Die vorliegende Erzählung lässt mich an meine eigenen „Wüstenwanderungen“ denken. Im Laufe eines Lebens starte ich viele Projekte, setze mir Ziele, beginne selbst gewählte Vorhaben umzusetzen. Mal große, mal kleine, mal überschaubar, mal über eine lange Zeit hinweg.
Manche Vorhaben gelingen, darüber denke ich häufig gar nicht nach, Dankbarkeit verschwindet hinter der Selbstverständlichkeit. Andere Vorhaben ziehen sich hin, dauern länger als geplant, bergen ungeahnte Schwierigkeiten, lassen das Ziel kaum noch erkennen und werden zu einer sprichwörtlichen Wüstenwanderung. Und da bin ich nicht alleine unterwegs. In Beziehungen und Gemeinschaften kommen diese Erfahrungen ebenfalls vor. Das geschah und geschieht auch in unserer Gemeinde in Friedrichsdorf. Je weiter wir zurück schauen können, desto mehr Eindrücke finden wir.
Mir kommen die aktuellen Gespräche und bevorstehenden Veränderungen in unserer Kirche in den Sinn … auch das ein langer und herausfordernder Prozess.

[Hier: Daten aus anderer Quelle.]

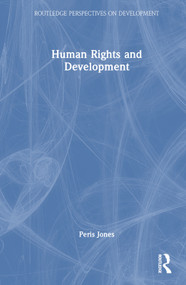 Human Rights and Development by Peris Jones, 9781138290167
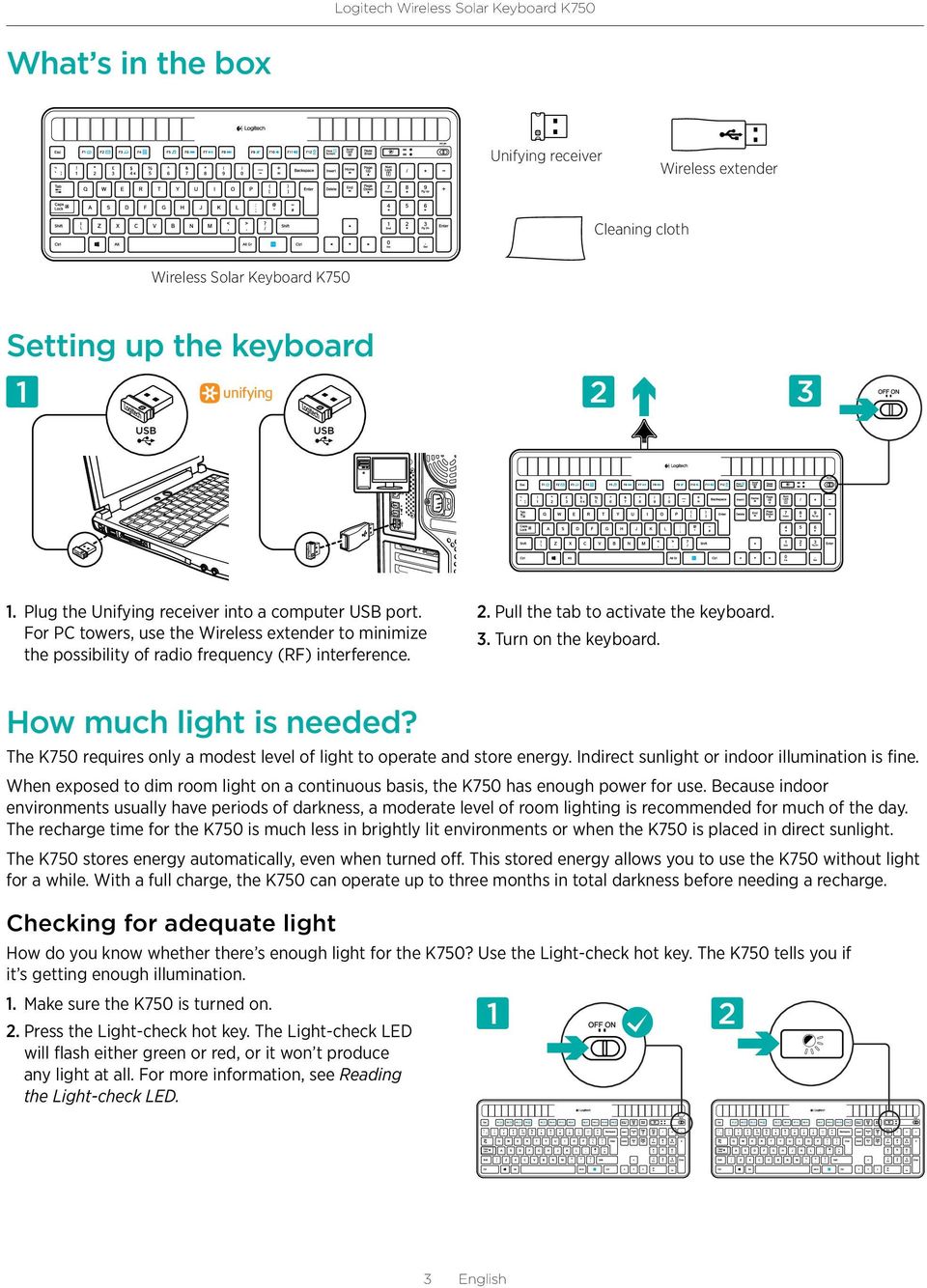 The K750 requires only a modest level of light to operate and store energy. Indirect sunlight or indoor illumination is fine.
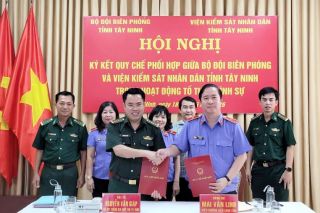 Tây Ninh: Ban Chỉ huy Bộ đội Biên phòng tỉnh và Viện Kiểm sát nhân dân tỉnh ký kết Quy chế phối hợp liên ngành trong hoạt động tố tụng hình sự
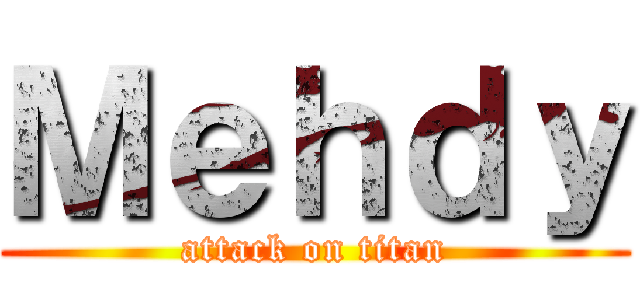 Ｍｅｈｄｙ (attack on titan)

Und dann erscheinen sie mir, die Kundschafter, die mir vom Ausgang meiner Vorhaben berichten und mir böse Ahnungen zutragen:
„Das schaffst du nicht, besser damit aufhören, noch kannst du die Sache abbrechen, schmeiß einfach hin, geh da nicht mehr hin, das musst du dir nicht antun, du hast nur ein Leben….“
Diesen Kundschaftern (wer hat die eigentlich ausgesandt?), meinen Kundschaftern, kann ich Namen geben: Bequemlichkeit, Sicherheit, Angst, Trägheit … und wer da noch so alles dabei ist.

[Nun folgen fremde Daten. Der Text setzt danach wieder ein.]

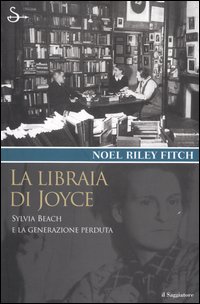 La libraia di Joyce. Sylvia Beach e la generazione perduta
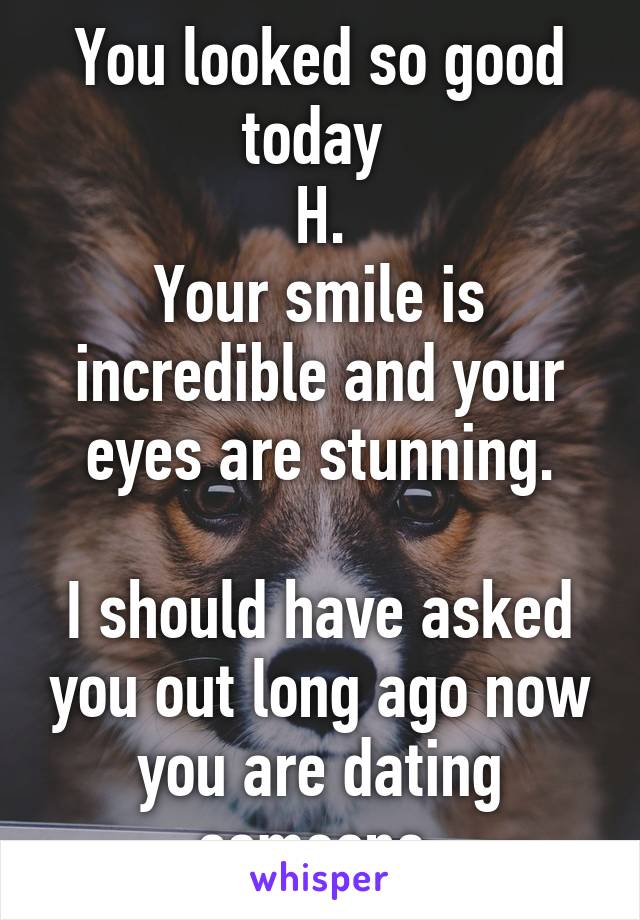 You looked so good today 
H.
Your smile is incredible and your eyes are stunning.

I should have asked you out long ago now you are dating someone.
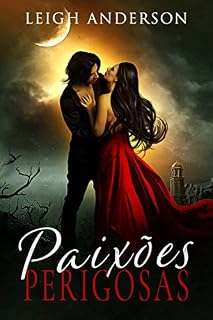 Livro Paixões Perigosas: Leigh Anderson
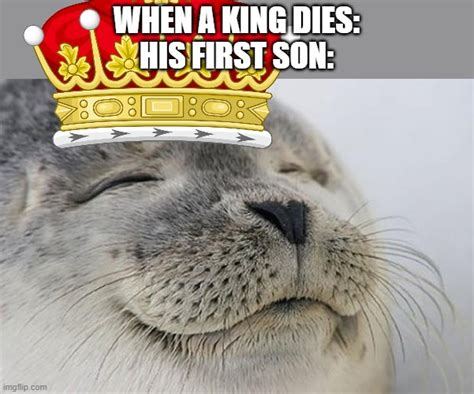 Kings Be Like Imgflip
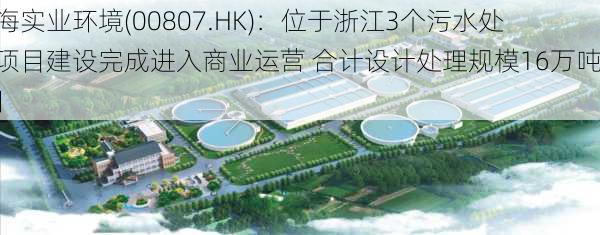 上海实业环境(00807.HK)：位于浙江3个污水处理项目建设完成进入商业运营 合计设计处理规模16万吨/日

Was mache ich? Was macht Mose?
Mose setzt „alle Räder still“. In Vers fünf heißt es: „Mose aber und Aaron fielen auf ihr Angesicht vor der ganzen Versammlung der Gemeinde der Israeliten.“ Und im Gebet (in der Zwiesprache mit Gott) spricht Mose: „So lass nun deine Kraft, o Herr, groß werden, wie du gesagt hast.“
Für einen Moment bricht Mose alle Aktivität ab, rechtfertigt sich nicht und verurteilt nicht, weder sich noch andere – und er gibt das, was er im Auftrag Gottes begonnen hat, nicht einfach auf und gibt es nicht zur Vernichtung frei (so wie Gott in der Erzählung geneigt ist zu tun). Er „packt“ Gott bei seiner Ehre, hält ihm seine Verheißung und seine Barmherzigkeit vor.
Und Gott gibt dem Lauf der Geschichte eine neue Richtung.

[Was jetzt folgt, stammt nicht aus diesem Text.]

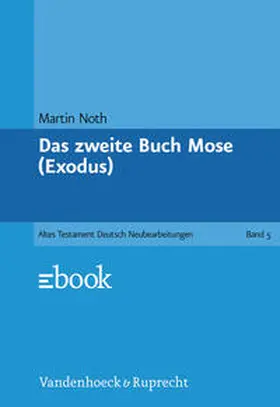 Noth |  Das zweite Buch Mose (Exodus) | Buch |  Sack Fachmedien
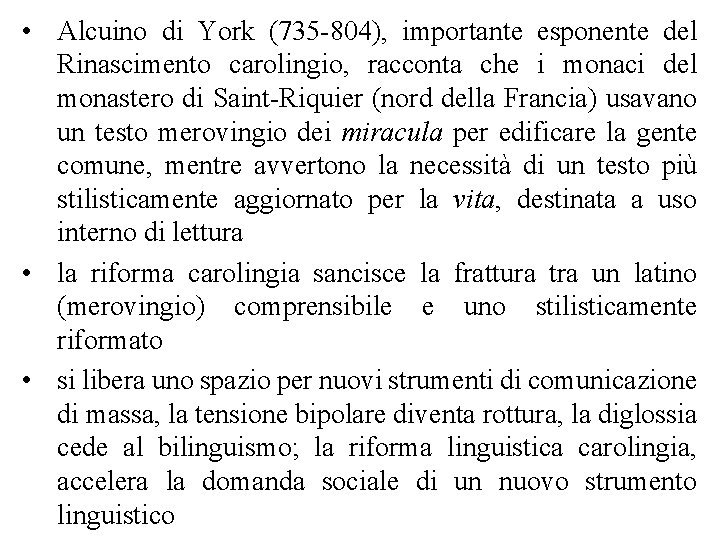  • Alcuino di York (735 -804), importante esponente del Rinascimento carolingio, racconta che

Mose ist mir hier ein Vorbild. Er zeigt mir einen guten Plan:
Nicht vorschnell aufgeben, sich nicht den Kundschaftern unterwerfen, Herr der Lage (und der inneren Schweinehunde) bleiben. Erst einmal still stehen, die Geschäftigkeit aussetzen.
Ich kann Gott in mein Leben mit all meinem Tun und Lassen einbeziehen. Ich kann ihn als allgegenwärtig ernst nehmen und mit ihm verhandeln und ringen um das, was ich erreichen will und von dem ich glaube, dass Gott es mitträgt.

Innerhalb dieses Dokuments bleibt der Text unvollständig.